They started with a day and a half of hard packing and loading the truck and hauling trash. By the end, they were packing trash in the truck, since it was closer than the dumpster and the truck had extra space. The second night was camping out on the apartment floor. Dad went for the grunge look - didn't pack his razor and there was no shower curtain, therefore no shower.
Bright and early Wednesday morning they headed up Interstate 75, dad driving the Penske rental truck with daughter following in her little Hyundai Accent. About an hour and a half into the trip, even before a breakfast break, dad gets a call.
"My window exploded!" Daughter has pulled over to the side of the road and doesn't know what to do next. Dad has no clue what has happened since his side mirrors don't allow that view. He takes the next exit, four or five miles ahead, then doubles back ten miles to the exit he needs and finally comes up behind her. Her driver's window is shattered, with glass everywhere around her, and the side of the car looks like it's been sanded by a buzz saw.

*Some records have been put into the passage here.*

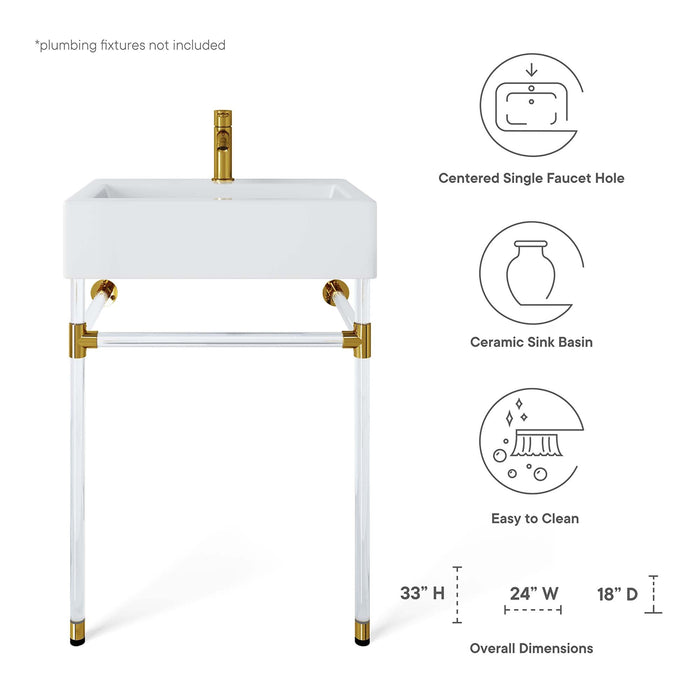 *plumbing fixtures not included

Centered Single Faucet Hole

Ceramic Sink Basin

Easy to Clean

33” H

24” W

18” D

Overall Dimensions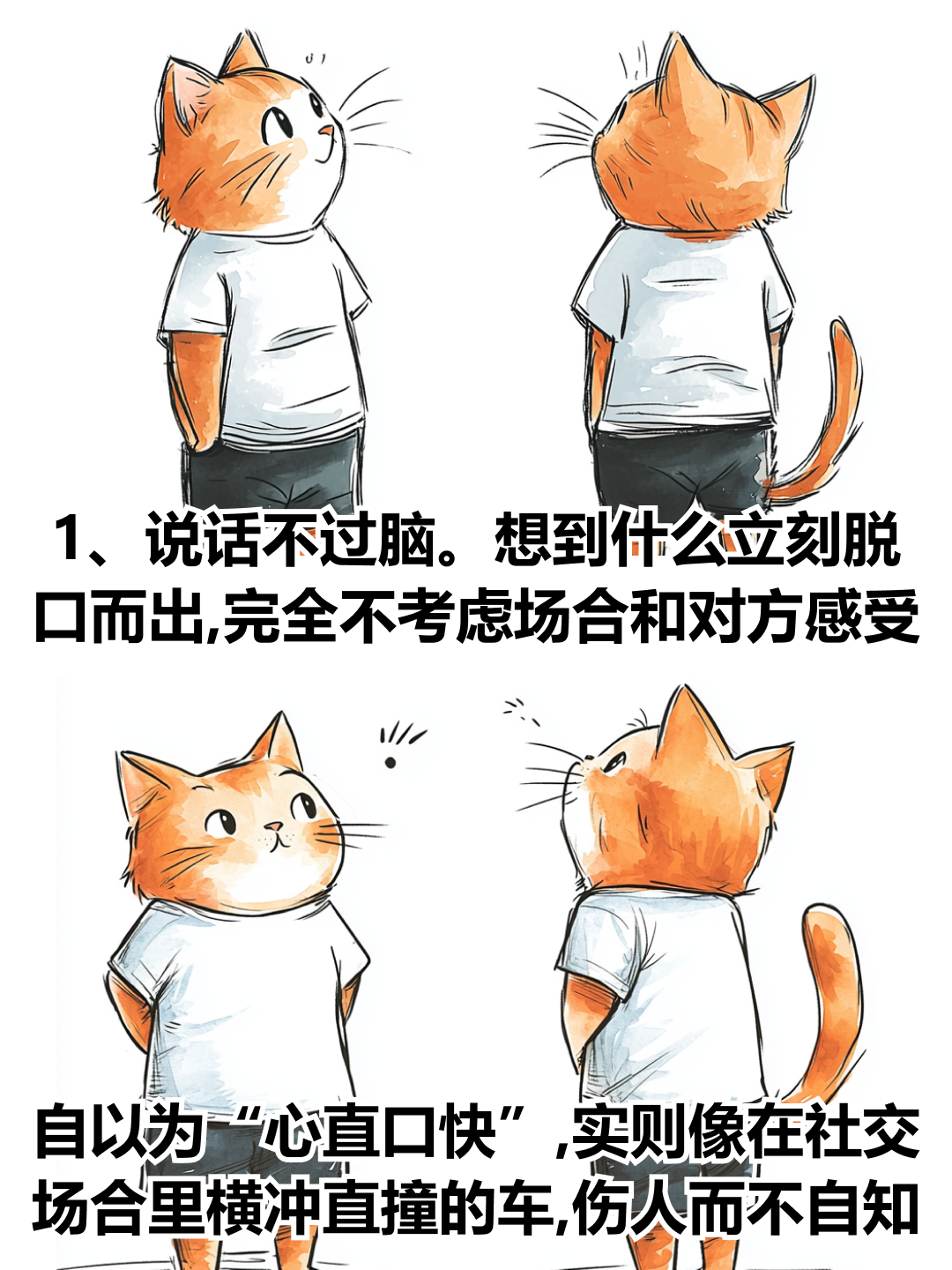 1、说话不过脑。想到什么立刻脱口而出,完全不考虑场合和对方感受

自以为“心直口快”,实则像在社交场合里横冲直撞的车,伤人而不自知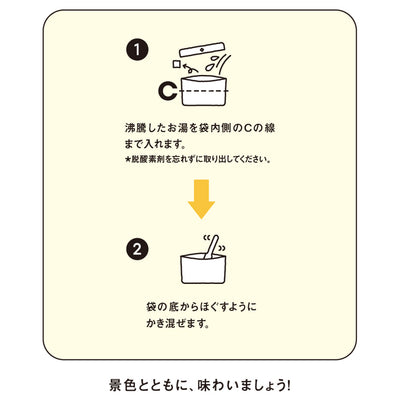 1

C

沸騰したお湯を袋内側のCの線まで入れます。
★脱酸素剤を忘れずに取り出してください。

2

袋の底からほぐすようにかき混ぜます。

景色とともに、味わいましょう!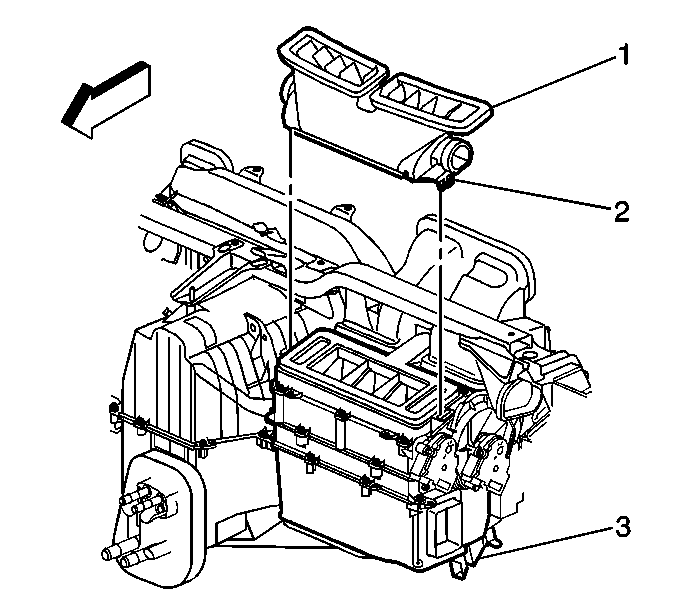 1
2
3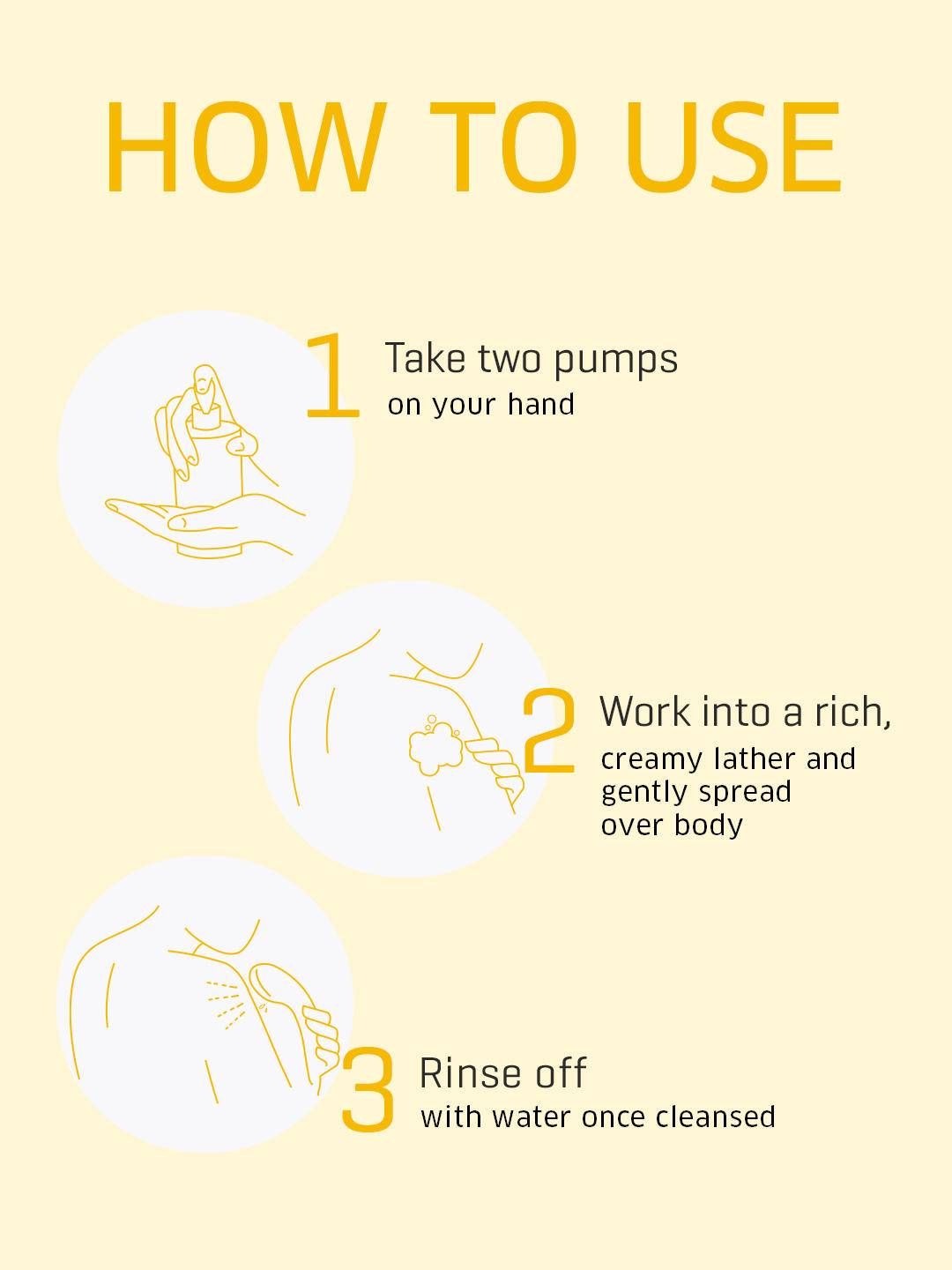 HOW TO USE

1 Take two pumps
on your hand

2 Work into a rich,
creamy lather and gently spread over body

3 Rinse off
with water once cleansed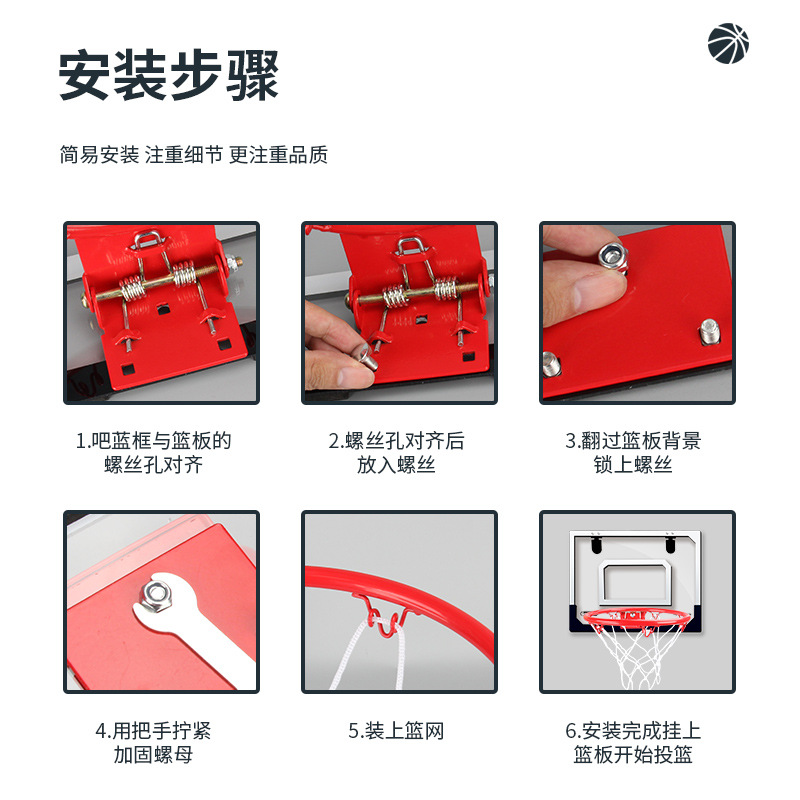 安装步骤

简易安装 注重细节 更注重品质

1.吧蓝框与篮板的螺丝孔对齐

2.螺丝孔对齐后放入螺丝

3.翻过篮板背景锁上螺丝

4.用把手拧紧加固螺母

5.装上篮网

6.安装完成挂上篮板开始投篮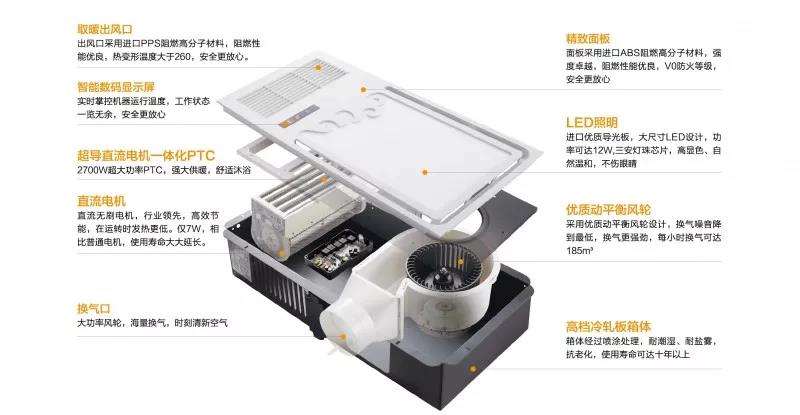 取暖出风口
出风口采用进口PPS阻燃高分子材料，阻燃性能优良，热变形温度大于260，安全更放心。

智能数码显示屏
实时掌控机器运行温度，工作状态一览无余，安全更放心

超导直流电机一体化PTC
2700W超大功率PTC，强大供暖，舒适沐浴

直流电机
直流无刷电机，行业领先，高效节能，在运转时发热更低。仅7W，相比普通电机，使用寿命大大延长。

换气口
大功率风轮，海量换气，时刻清新空气

精致面板
面板采用进口ABS阻燃高分子材料，强度卓越，阻燃性能优良，V0防火等级，安全更放心

LED照明
进口优质导光板，大尺寸LED设计，功率可达12W,三安灯珠芯片，高显色、自然温和，不伤眼睛

优质动平衡风轮
采用优质动平衡风轮设计，换气噪音降到最低，换气更强劲，每小时换气可达185m³

高档冷轧板箱体
箱体经过喷涂处理，耐潮湿、耐盐雾，抗老化，使用寿命可达十年以上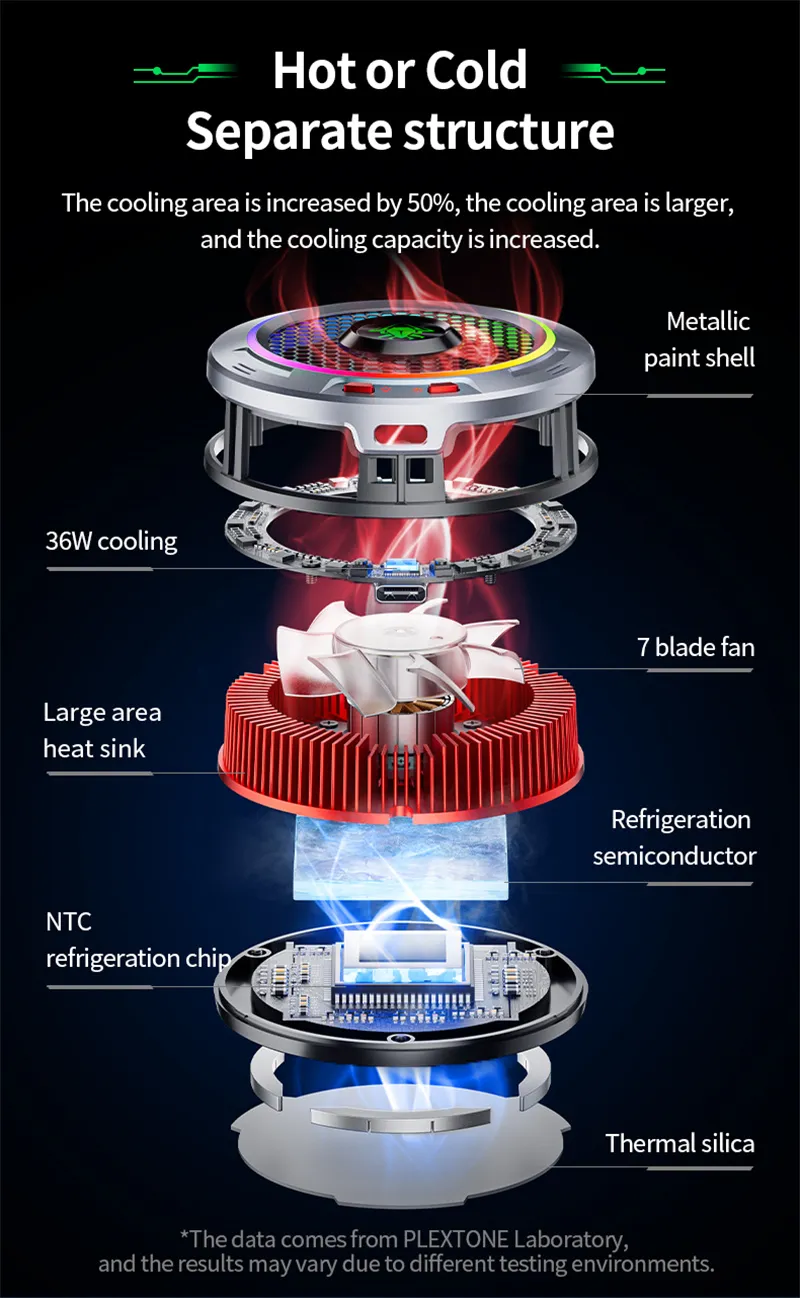 Hot or Cold
Separate structure

The cooling area is increased by 50%, the cooling area is larger, and the cooling capacity is increased.

Metallic paint shell

36W cooling

7 blade fan

Large area heat sink

Refrigeration semiconductor

NTC refrigeration chip

Thermal silica

*The data comes from PLEXTONE Laboratory, and the results may vary due to different testing environments.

Truly thank God for cell phones and tempered glass. When the Florida highway patrolman arrived, they together determined she had been side swiped by a semi-tractor trailer. The semi was likely moving back to the right lane after passing a rest stop. The box of the semi's trailer hit her window just before its wheels raked the body of her car. The trucker never knew he hit someone. She didn't see the truck since the shock of the breaking window was so distracting. The patrolman said a semi hits a car without noticing at least once a day on that stretch of interstate.
You often see cars on the side of the road, by themselves, and you wonder what happened. Now you know.
The car was driveable, so they made it the few miles to a nearby Penske dealership. Yes, there was a car trailer available but it was parked behind a truck with a dead battery. So more time ticked by as they replaced the truck battery to move the truck to get to the trailer to attach to our truck. Daughter had to drive the car up on to the trailer, since she was the only one small enough to squeeze behind the wheel. She did a good job for someone whose life really had just flashed before her eyes.
After the three hour delay, they were on the road again - a shaky dad and daughter and a nervous cat in the cab of a Penske truck pulling a car taped up with plastic to keep out the rain. Shortly after their re-start they drove into thunderstorms. Dad called to let me know he expected lightning to hit them soon.
But lightning didn't strike, the plastic covering on the car held, the truck and trailer performed admirably and now they're home.
So here's a plug for Penske, with quality equipment and enough locations to be quite handy. And major kudos to Hyundai, a company that builds tough little cars that know how to break in only the right places. It could have been so very much worse.